Definita prima di fine anno la versione "collegiale" dello AI Act, la norma europea per "controllare" le AI si avvia alla ratificazione
Autore: f.p.
A un certo punto sembrava che il Parlamento Europeo e il Consiglio d'Europa non sarebbero riusciti a trovare un accordo per finalizzarla - il che avrebbe dato un pessimo segnale - ma il rischio è stato evitato e la versione ufficiale dello AI Act è stata definita. Si tratta della norma per la regolamentazione delle applicazioni e delle piattaforme basate sull'Intelligenza Artificiale a cui l'Europa lavora ormai da oltre due anni. Ed è il primo caso reale di normativa transnazionale sull'uso delle AI.
L'impostazione di fondo della normativa europea non è cambiata rispetto a quanto la Commissione propone dal "lontano" 2021. Lo AI Act si basa sul principio che le applicazioni e le piattaforme basata su una qualche forma, attuale o futura, di AI devono essere più o meno regolamentate in funzione del rischio che presentano. Più l'uso improprio o erroneo di una AI comporta danni elevati, più l'AI in questione deve essere oggetto di controlli e limiti. Sino al bando completo della sua applicazione.
L'approccio per così dire "risk based" comporta diversi vantaggi. Tra i principali, il primo è che evita alla norma di perdersi, e depotenziarsi di conseguenza, tra le mille possibili definizioni tecniche di un campo - quello delle AI - in forte evoluzione e per molti versi ancora indefinito. Il secondo vantaggio è che l'approccio è astratto dal campo di applicazione specifico di una soluzione tecnologica, cosa che ancora una volta semplifica l'applicazione delle norme.

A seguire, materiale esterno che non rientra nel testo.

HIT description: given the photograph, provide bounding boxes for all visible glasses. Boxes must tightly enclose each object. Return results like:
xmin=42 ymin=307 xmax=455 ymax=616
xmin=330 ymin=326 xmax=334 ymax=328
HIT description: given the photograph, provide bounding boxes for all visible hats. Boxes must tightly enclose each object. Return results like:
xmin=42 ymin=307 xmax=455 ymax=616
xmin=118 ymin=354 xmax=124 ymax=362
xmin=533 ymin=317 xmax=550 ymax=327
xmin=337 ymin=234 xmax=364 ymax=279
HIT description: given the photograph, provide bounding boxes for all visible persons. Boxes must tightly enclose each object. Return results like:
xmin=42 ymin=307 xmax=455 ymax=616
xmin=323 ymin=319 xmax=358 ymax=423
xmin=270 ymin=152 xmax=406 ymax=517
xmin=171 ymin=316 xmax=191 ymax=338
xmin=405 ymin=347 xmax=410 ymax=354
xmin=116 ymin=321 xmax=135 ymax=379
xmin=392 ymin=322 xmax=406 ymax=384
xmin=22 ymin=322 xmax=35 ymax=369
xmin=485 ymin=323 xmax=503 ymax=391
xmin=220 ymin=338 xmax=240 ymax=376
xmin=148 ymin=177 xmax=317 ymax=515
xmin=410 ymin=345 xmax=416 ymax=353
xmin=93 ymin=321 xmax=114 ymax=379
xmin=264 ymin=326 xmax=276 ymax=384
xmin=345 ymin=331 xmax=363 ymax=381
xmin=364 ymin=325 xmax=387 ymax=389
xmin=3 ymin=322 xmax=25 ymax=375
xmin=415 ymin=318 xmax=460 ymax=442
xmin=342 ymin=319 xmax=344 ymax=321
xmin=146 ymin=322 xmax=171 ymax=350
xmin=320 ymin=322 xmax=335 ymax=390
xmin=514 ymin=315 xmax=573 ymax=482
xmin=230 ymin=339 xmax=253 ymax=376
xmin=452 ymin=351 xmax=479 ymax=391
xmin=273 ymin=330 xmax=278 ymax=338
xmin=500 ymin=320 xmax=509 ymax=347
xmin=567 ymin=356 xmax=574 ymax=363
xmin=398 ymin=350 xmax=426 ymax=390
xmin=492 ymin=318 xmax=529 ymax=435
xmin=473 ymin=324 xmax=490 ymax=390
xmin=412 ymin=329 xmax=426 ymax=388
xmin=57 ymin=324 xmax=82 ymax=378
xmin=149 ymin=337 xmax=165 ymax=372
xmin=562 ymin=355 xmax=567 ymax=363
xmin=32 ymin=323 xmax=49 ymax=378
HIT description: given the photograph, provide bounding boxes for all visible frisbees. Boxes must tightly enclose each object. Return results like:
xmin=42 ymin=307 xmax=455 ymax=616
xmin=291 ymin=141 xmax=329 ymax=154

L'AI Act prevede diversi profili di rischio per le potenziali applicazioni AI. Quello meno problematico prevede un rischio "minimo" e in questo ambito dovrebbe ricadere, secondo Bruxelles, la grande maggioranza dei sistemi AI. Gli esempi fatti esplicitamente dalla Commissione sono i filtri antispam, i videogiochi con componenti di AI o i motori che consigliano contenuti in base alle presupposte preferenze degli utenti.

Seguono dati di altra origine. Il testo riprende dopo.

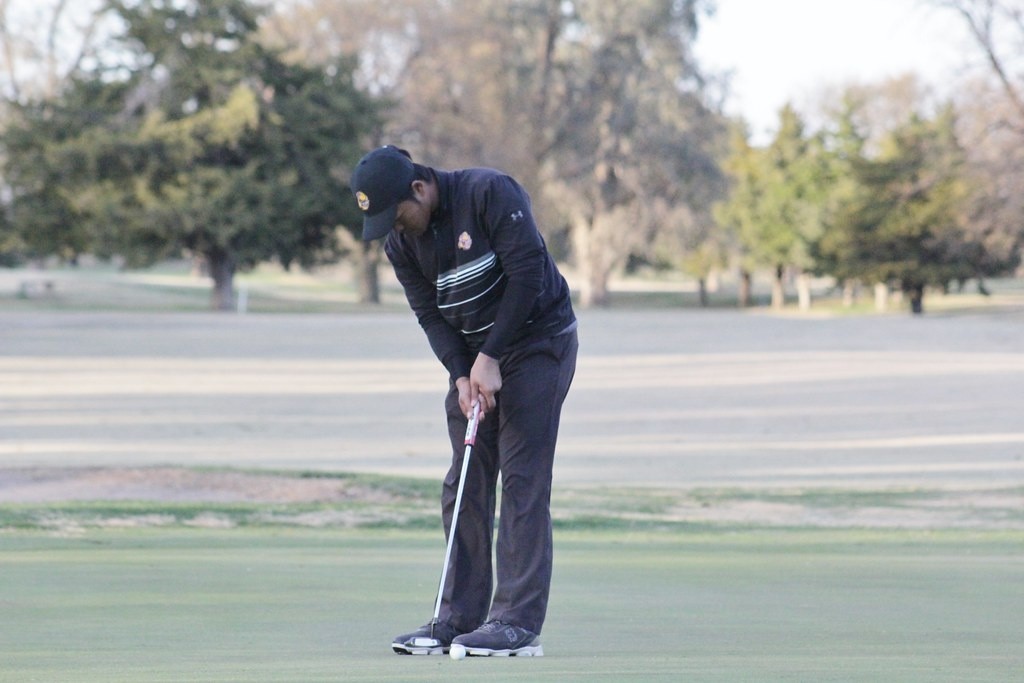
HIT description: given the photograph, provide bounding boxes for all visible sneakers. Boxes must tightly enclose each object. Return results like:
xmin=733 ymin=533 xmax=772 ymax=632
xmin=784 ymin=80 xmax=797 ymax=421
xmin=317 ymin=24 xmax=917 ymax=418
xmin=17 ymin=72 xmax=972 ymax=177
xmin=450 ymin=619 xmax=545 ymax=658
xmin=391 ymin=618 xmax=464 ymax=654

Per questi sistemi le normative non prevedono limiti o controlli, perché non presentano rischi per i cittadini o, se li presentano, non lo fanno in misura significativa. Le aziende che sviluppano soluzioni AI di questo tipo hanno però la possibilità - che, crediamo, sarà abbastanza ignorata - di aderire volontariamente alle condizioni più stringenti della nuova normativa.
In una classifica di pericolosità potenziale crescente, le prime formulazioni dell'AI Act prevedevano poi la categoria di "rischio limitato". Qui le applicazioni avevano un profilo di rischio analogo al "rischio minimo", ma con una particolarità: c'era la concreta possibilità che il loro utente non fosse conscio di stare interagendo con una AI e non con persone vere.

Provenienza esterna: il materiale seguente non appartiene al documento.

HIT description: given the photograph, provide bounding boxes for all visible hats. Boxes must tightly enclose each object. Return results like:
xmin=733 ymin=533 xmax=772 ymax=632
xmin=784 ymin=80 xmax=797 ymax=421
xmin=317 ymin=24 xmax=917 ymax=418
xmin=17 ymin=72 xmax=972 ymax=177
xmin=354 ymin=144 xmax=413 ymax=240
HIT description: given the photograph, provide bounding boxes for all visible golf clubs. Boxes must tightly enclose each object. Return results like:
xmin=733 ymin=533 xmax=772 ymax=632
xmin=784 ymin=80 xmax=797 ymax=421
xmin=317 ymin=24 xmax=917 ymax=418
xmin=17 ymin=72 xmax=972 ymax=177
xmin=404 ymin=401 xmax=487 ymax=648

I chatbot sono l'esempio più ovvio per queste applicazioni, in cui il problema non è tanto la pericolosità ma la necessità di chiarezza - il testo parla esplicitamente di "trasparenza" - nei confronti degli utenti. Dal 2021 però di acqua ne è passata sotto i ponti e questa categoria di applicazioni è stata modificata per recepire le conseguenze dell'avvento dell'AI generativa.
Il testo finale dello AI Act sostituisce la categoria del "rischio limitato" con quella cosiddetta di "specific transparency risk". Vi ricadono tutte le applicazioni in cui l'AI genera contenuti (testi, immagini, video, interazioni...): tali contenuti sintetici devono essere chiaramente indicati come tali e devono essere identificabili come "finti" sia dalle persone sia da sistemi di controllo automatici.
L'obiettivo principale di una categoria del genere è chiaramente contenere, se non proprio evitare, il rischio della disinformazione ad arte che sfrutta i deepfake di qualsiasi natura. E non solo la disinformazione, perché è ormai chiaro che l'AI generativa sarà usata da criminali più o meno "professionisti" per diversi possibili reati.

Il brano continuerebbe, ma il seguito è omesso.